North Korea's Lazarus Group Targets Tech Workers with New Kaolin Malware

The notorious North Korean hacking group known as Lazarus has deployed a new malware called Kaolin to remotely control the systems of technical professionals, according to a report by Czech cybersecurity firm Avast. The malware is being spread through fake job offers targeting individuals in the technology industry.

Kaolin, the newly identified malware, is capable of executing standard functions associated with remote access trojans (RATs). These functions allow the attackers to gain unauthorized access to the victim's computer and perform various malicious activities. In addition to its RAT capabilities, Kaolin can also manipulate file timestamps, altering the recorded time when a selected file was last modified or loaded.

Why this matters: The Lazarus Group's targeting of technical professionals through fake job offers signifies a shift in their tactics and a potential expansion of their objectives. This development emphasizes the need for increased vigilance and security measures within the technology industry to protect against such targeted attacks.

Avast's report sheds light on the Lazarus Group's "special interest" in new targets, deviating from their previous focus on infiltrating defense firms. The group's use of fake job offers as a lure to deliver the Kaolin malware demonstrates their adaptability and willingness to exploit new avenues to compromise high-value targets.

The discovery of Kaolin and its deployment by the Lazarus Group serves as a sobering reminder of the persistent threat posed by North Korean state-sponsored hackers. "We have observed Lazarus Group's special interest in new targets," stated the Avast report, underlining the group's evolving tactics and expanding scope of operations.
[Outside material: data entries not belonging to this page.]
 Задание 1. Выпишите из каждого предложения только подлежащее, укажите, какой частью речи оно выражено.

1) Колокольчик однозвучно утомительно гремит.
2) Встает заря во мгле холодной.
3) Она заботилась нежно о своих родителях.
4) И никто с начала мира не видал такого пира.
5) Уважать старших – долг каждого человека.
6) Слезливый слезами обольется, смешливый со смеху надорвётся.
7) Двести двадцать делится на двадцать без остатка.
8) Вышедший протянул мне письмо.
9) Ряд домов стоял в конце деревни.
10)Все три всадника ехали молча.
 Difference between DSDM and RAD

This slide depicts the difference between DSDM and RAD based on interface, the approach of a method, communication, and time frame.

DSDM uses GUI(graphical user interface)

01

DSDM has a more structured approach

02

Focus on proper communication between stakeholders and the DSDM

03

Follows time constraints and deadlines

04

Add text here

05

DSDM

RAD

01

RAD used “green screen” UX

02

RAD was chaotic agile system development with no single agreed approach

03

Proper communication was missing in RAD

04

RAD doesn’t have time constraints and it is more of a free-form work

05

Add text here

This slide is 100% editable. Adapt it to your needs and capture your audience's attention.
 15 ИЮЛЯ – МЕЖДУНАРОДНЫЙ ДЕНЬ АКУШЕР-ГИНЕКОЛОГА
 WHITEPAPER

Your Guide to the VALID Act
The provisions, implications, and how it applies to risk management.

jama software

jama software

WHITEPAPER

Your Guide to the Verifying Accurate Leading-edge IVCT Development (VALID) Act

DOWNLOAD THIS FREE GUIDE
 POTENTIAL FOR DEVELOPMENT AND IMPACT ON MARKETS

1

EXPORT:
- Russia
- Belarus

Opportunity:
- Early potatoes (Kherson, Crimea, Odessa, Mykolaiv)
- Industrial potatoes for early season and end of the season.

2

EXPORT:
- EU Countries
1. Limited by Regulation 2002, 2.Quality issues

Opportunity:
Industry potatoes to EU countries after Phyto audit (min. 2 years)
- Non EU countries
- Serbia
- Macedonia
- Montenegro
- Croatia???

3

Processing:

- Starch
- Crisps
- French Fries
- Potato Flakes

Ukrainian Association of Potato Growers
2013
As the investigation into the Lazarus Group's activities continues, cybersecurity experts stress the importance of robust security measures and employee awareness training to mitigate the risk of falling victim to such targeted attacks. Organizations in the technology sector are advised to remain vigilant and promptly report any suspicious job offers or communications to the appropriate authorities.

Key Takeaways

• Lazarus, a North Korean hacking group, deployed new malware called Kaolin to control tech workers' systems.
• Kaolin can execute remote access trojan functions and manipulate file timestamps to compromise victims.
• Lazarus is shifting tactics, targeting tech professionals through fake job offers, expanding their objectives.
• Kaolin's discovery highlights the persistent threat of North Korean state-sponsored hackers and their evolving tactics.
• Robust security measures and employee awareness are crucial to mitigate the risk of such targeted attacks.